Almost two weeks ago, I wrote this followup post concerning American Express' rough treatment, without cause, of a colleague. In a prior post, linked to the followup, I had written,
"Going back some twenty years, it was common knowledge at Chase Manhattan Bank that credit card users charged more in proportion to their credit lines. The key to the process of profitably growing credit card businesses is to sensibly extend more credit to capable, creditworthy customers, who will then, as a group, on average, obligingly carry higher balances.
AmEx has stood this principle on its head now, cutting credit lines, and, thus, balances and spending with their cards.
It should come as no surprise that the firm is now seeing a plunging net income."

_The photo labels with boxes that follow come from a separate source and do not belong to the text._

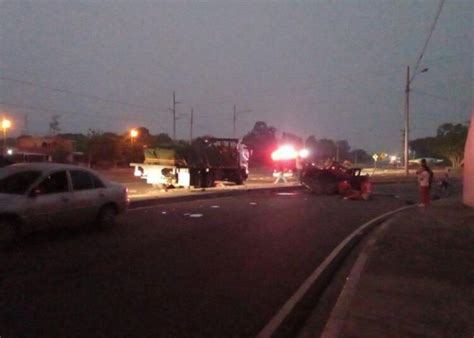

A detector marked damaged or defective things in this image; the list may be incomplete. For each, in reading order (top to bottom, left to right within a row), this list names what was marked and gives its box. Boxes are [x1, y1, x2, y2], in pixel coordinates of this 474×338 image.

overturned vehicle [300, 162, 370, 197]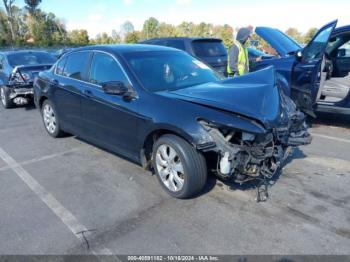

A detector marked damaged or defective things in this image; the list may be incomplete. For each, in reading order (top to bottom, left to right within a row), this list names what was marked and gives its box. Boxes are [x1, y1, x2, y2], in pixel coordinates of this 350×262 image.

crumpled hood [157, 66, 286, 126]
severe front damage [166, 66, 312, 202]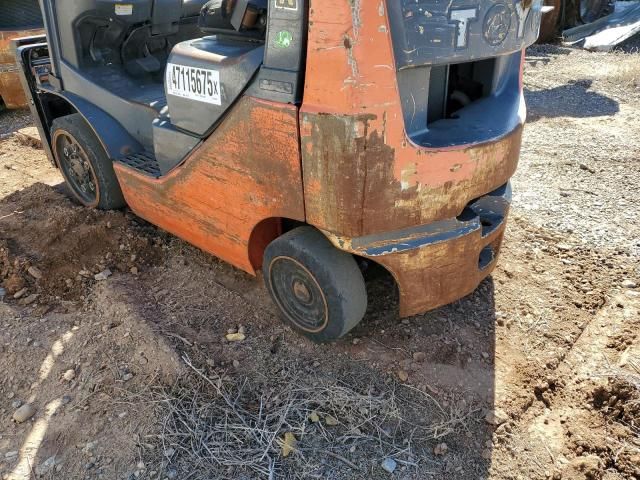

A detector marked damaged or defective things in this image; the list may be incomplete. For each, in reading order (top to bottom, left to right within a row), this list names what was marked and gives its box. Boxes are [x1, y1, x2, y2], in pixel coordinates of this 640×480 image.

Yesterday's Wall Street Journal published an article entitled, "AmEx Encourages Cardholders to Leave."
In this latest piece, Journal reporter Mary Pilon wrote that AmEx is now literally paying some cardholders with a $300 gift card to close their account. Essentially, the firm believes some customers are accidents waiting to happen, and want payment in full, less a $300 writeoff, before something worse occurs.

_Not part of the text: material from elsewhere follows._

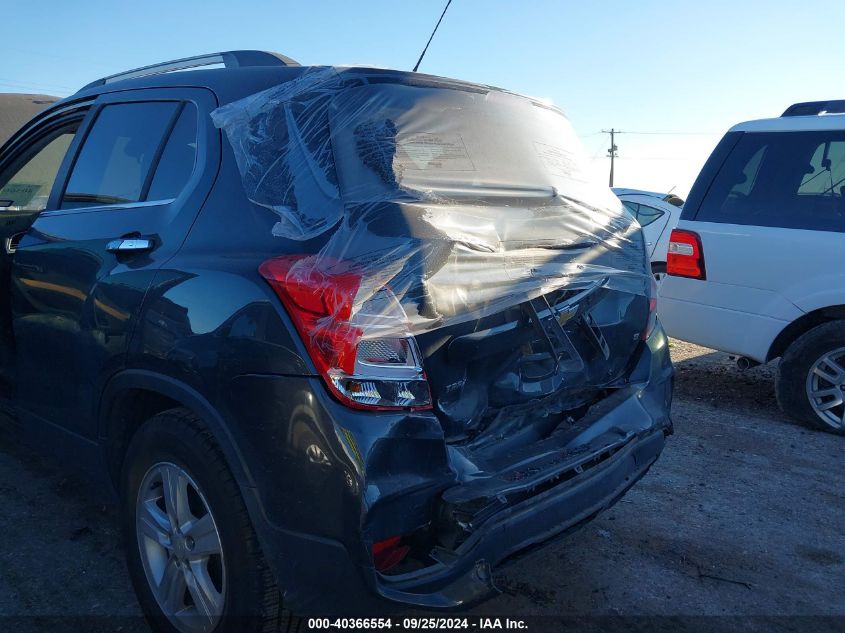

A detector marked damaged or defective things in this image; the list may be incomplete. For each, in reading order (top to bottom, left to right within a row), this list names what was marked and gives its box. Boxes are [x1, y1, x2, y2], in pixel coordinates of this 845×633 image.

broken tail light [664, 226, 704, 278]
broken tail light [258, 256, 432, 410]
rear collision damage [211, 66, 672, 608]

It seems incredible that the firm is basically admitting it has failed in its prior judgment as to who were good credit risks, and who were not.
If you needed more evidence as to the total bankruptcy of AmEx's business model, I guess this would be it. They lost their natural funding hedge years ago. Then they converted to become a commercial bank, in order to tap taxpayers for help in funding themselves, when debt markets were no longer forthcoming.
Truly, if any financial services firm should have been left to die on its own, American Express is that firm.
AmEx's share price hasn't been significantly or long above its 2000 high in the past nine years. Congratulations, Ken Chenault, on a stellar management job!